--- start of DATA SHOWN ---

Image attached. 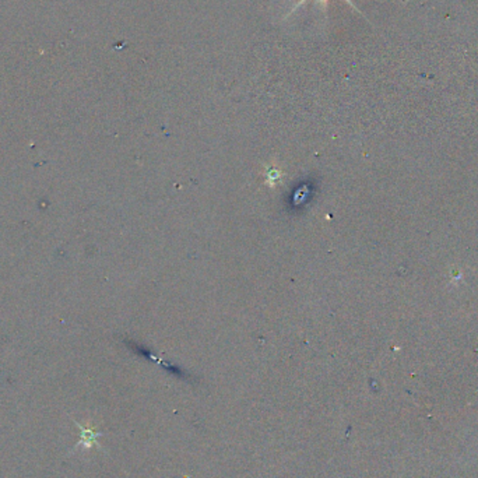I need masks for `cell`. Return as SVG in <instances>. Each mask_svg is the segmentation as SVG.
Returning <instances> with one entry per match:
<instances>
[{
	"mask_svg": "<svg viewBox=\"0 0 478 478\" xmlns=\"http://www.w3.org/2000/svg\"><path fill=\"white\" fill-rule=\"evenodd\" d=\"M80 428H81V442L80 444H84L85 448H90L93 444H96V439L100 437V433L94 432V429L83 428V426H80Z\"/></svg>",
	"mask_w": 478,
	"mask_h": 478,
	"instance_id": "6da1fadb",
	"label": "cell"
},
{
	"mask_svg": "<svg viewBox=\"0 0 478 478\" xmlns=\"http://www.w3.org/2000/svg\"><path fill=\"white\" fill-rule=\"evenodd\" d=\"M303 2H307V0H299V2H298V3L295 5V6H294L292 12H294L295 9H298V8H299V6H301V5L303 3ZM319 2L322 3V6H323V8H326V5H327V0H319ZM345 2H347V3H349V5H351V6H354V5L351 3V0H345Z\"/></svg>",
	"mask_w": 478,
	"mask_h": 478,
	"instance_id": "7a4b0ae2",
	"label": "cell"
}]
</instances>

--- end of DATA SHOWN ---

### SET TASK
How many lines in the items above contain the string "path", matching case? Reply with the number only.

### THE ANSWER
2